How should this doctrine be understood? The traditional teaching is: the Father is God, the Son is God, and the Holy Spirit is God. But the Father is not the Son or the Holy Spirit, the Son is not the Father or the Spirit, and the Spirit is not the Father or the Son. There are three Persons, but only one God. There are not three Gods, but only one God. The divine math is simple, although confusing: 1+1+1=1.

It's no wonder that so many of the early church councils were called to formulate a correct understanding of the Trinity. In fact, the doctrine of the Trinity seems to be almost incomprehensible, so that it seems possible merely to confess it, but hardly to celebrate it. The doctrine of the Trinity seems much too dry, too confusing, and too distant to celebrate. Thus, the Trinity is ignored even by many Christians. That is sad, since they are unable to describe this doctrine to others, especially Jews and Muslims for whom the divine math is especially difficult to understand.

In my teaching for many years, I have often tried to explain this doctrine to those who claim that Christians worship three Gods. "How can one God be three Persons?" they ask. This doctrine is not explicitly spelled out in the Bible. In fact, the word Trinity is not found there at all. The term was the invention of an African theologian named Tertullian. The early Christians arrived at this doctrine when they applied their God-given reason to the revelation which they had received in faith.

In the story of salvation, creation is usually attributed to the Father, redemption to the Son and sanctification to the Spirit. Although they are distinct as persons, neither the Father nor the Son nor the Spirit ever exists in separation or acts in isolation from the other two persons of the Godhead. But the inner relationship of the Father, Son and Holy Spirit -- in such a way that each of them is fully and equally God, yet there are not three Gods but only one -- is incomprehensible to the human mind. It is, and always will be, a mystery, not in the sense of a “who-done-it?", but rather something which finite minds are incapable of understanding.

The story is told of the great philosopher and theologian Augustine of Hippo, who wanted to understand the Trinity and be able to explain it logically. One day as he was walking along the sea shore and reflecting on this, he suddenly saw a little child all alone on the shore. The child made a hole in the sand, ran to the sea with a little cup, filled her cup, came and poured it into the hole. Back and forth she went to the sea, filled her cup and came and poured it into the hole. Augustine went up to her and asked, "Little child, what are doing?" and she replied, "I am trying to empty the sea into this hole." "How do you think," Augustine asked her, "that you can empty this immense sea into this tiny hole and with this tiny cup?" To which she replied, "And you, how do you suppose that with this your small head you can comprehend the immensity of God?" With that the child disappeared.

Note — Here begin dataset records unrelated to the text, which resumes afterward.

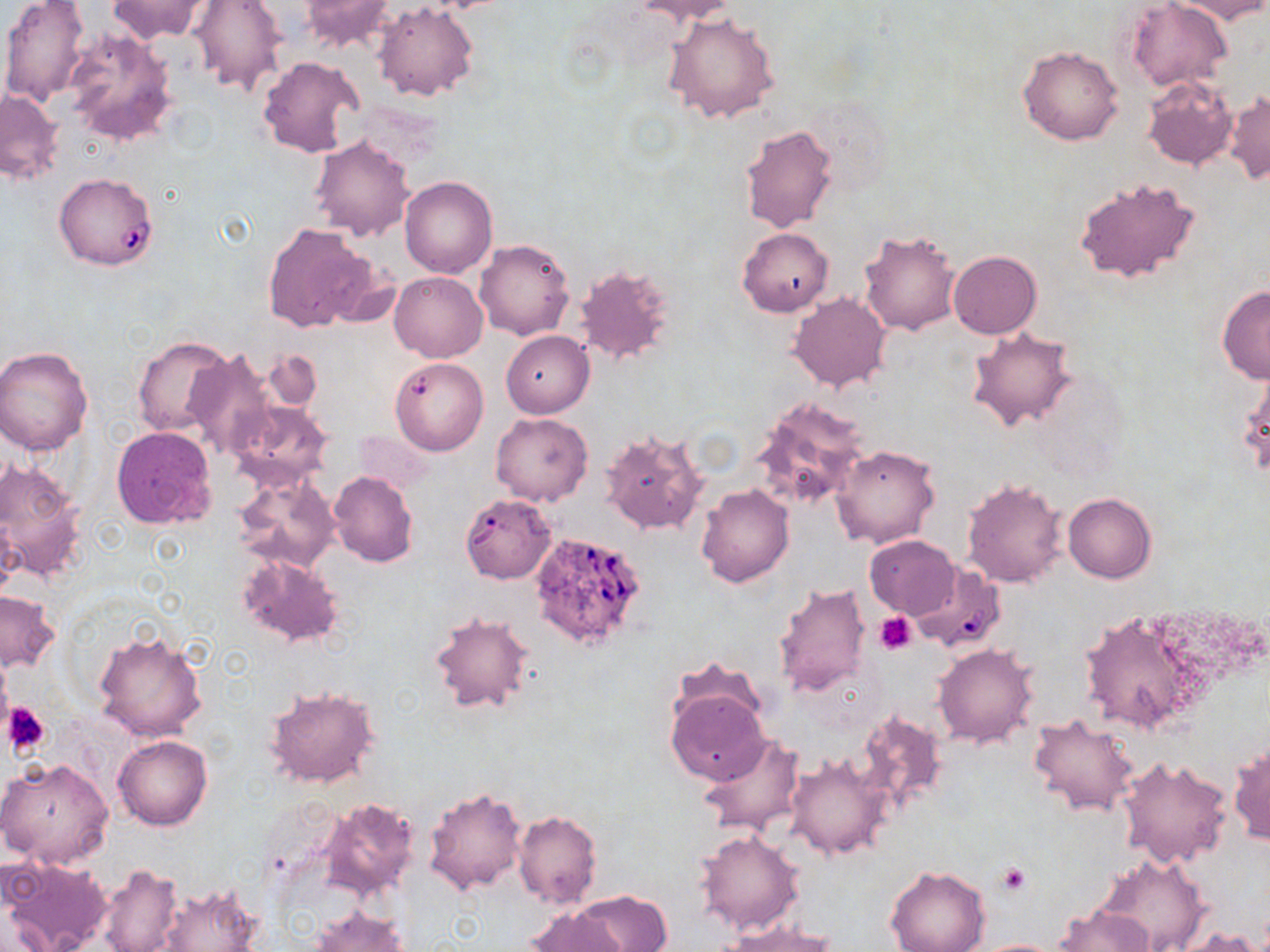
slide-level diagnosis = Babesia divergens
uninfected red blood cell locations = approximate bounding boxes as [x1, y1, x2, y2] in pixels: [1, 0, 89, 105], [108, 0, 214, 43], [632, 0, 739, 24], [1126, 0, 1232, 93], [1171, 0, 1270, 23], [187, 1, 289, 98], [296, 1, 396, 53], [373, 2, 477, 102], [665, 10, 780, 124], [63, 27, 179, 147], [1017, 45, 1123, 146], [257, 54, 365, 159], [1141, 76, 1238, 172], [1226, 89, 1269, 185], [1, 90, 64, 185], [806, 94, 891, 193], [739, 124, 839, 233], [309, 135, 414, 240], [1073, 175, 1201, 286], [400, 176, 497, 278], [262, 223, 381, 333], [739, 228, 833, 316], [859, 228, 962, 335], [474, 239, 574, 340], [949, 251, 1041, 338], [575, 264, 678, 364], [389, 271, 487, 362], [1216, 285, 1270, 384], [788, 293, 890, 394], [966, 326, 1078, 430], [501, 331, 593, 418], [133, 334, 235, 437], [0, 346, 95, 457], [186, 349, 275, 459], [261, 349, 324, 411], [389, 356, 487, 455], [1238, 367, 1270, 479], [749, 398, 870, 513], [228, 401, 335, 492], [491, 412, 593, 505], [111, 425, 218, 529], [599, 428, 709, 536], [830, 443, 940, 550], [0, 458, 89, 585], [328, 471, 418, 567], [234, 472, 339, 572], [961, 477, 1068, 588], [696, 484, 794, 587], [1064, 492, 1157, 581], [463, 497, 558, 584], [864, 536, 960, 618], [236, 553, 346, 649], [907, 560, 1007, 652], [772, 583, 870, 700], [0, 590, 59, 671], [427, 609, 537, 715], [1077, 610, 1201, 734], [93, 628, 208, 743], [933, 644, 1038, 747], [264, 684, 383, 790], [665, 686, 769, 786], [855, 710, 949, 814], [1029, 713, 1140, 818], [699, 732, 806, 835], [114, 735, 211, 830], [1228, 740, 1269, 846], [785, 752, 891, 858], [1117, 757, 1232, 869], [0, 758, 114, 869], [425, 784, 527, 895], [315, 797, 421, 903], [513, 811, 602, 908], [695, 829, 805, 935], [1094, 852, 1209, 952], [0, 856, 112, 952], [98, 863, 184, 952], [885, 866, 991, 952], [154, 881, 260, 952], [572, 891, 671, 951], [309, 906, 409, 952], [524, 906, 629, 952], [1054, 906, 1150, 952], [1173, 923, 1262, 952], [725, 924, 843, 952], [967, 938, 1070, 951]
field of view = single
preparation = thin blood smear
modality = light microscopy
Babesia divergens-infected red blood cell locations = approximate bounding boxes as [x1, y1, x2, y2] in pixels: [62, 182, 158, 272], [529, 530, 647, 650]
magnification = 1000x
platelet locations = approximate bounding boxes as [x1, y1, x2, y2] in pixels: [875, 613, 917, 653], [0, 672, 12, 734], [5, 703, 51, 756], [995, 863, 1031, 895]
stain = May-Grünwald-Giemsa
image size = 1270×952 pixels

Perhaps it would be easier for Christians if God had revealed his triune nature more clearly in the Scriptures. Yet God has provided clues about himself from the very beginning. The Genesis account does not say, “Let me make humankind in my own image,”but “let us make humankind in our own image according to our likeness.” From the beginning, he is the God who exists in community. The triune nature of God assures us that he is the Creator, the Word, and the Spirit  and that all are involved in creation. God creates communally. There are many other clues as well.

Why did God reveal the mystery regarding his very nature in this way? The importance of this doctrine lies in this: we are made in the image of God; and therefore, the better we understand God the better we can understand ourselves. What does the doctrine of the Trinity tell us about the kind of God we worship and what does it say about the kind of people we should be? Here I have two points to make.

First, God does not exist as an isolated individual but in community, in relationship with many others. In other words, God is not a loner or a recluse. For Christians, it means living in relationships as well and shunning every form of individualism.  The Trinity shows us that three is community, three is love at its best. Two is not enough. A marriage is not a family. It is only two people who are living together. Not until a child comes along does it become a family; then it becomes a community, just as the Trinity is a community.

Secondly, human beings become fully human only when they are in a relationship with others and, although they may not realize it, with God. In that way, life becomes trinitarian. The doctrine of the Trinity challenges us to adopt an I-and-God-and-neighbor principle. Christians are commanded to live in a relationship of love with God and other people. Then, and only then, can we truly express our humanity. God intended human beings to live in community, as is clear from the Genesis story, when God created a helper for Adam and they both had a relationship with God -- a relationship that mirrored the relationship that exists within the Trinity.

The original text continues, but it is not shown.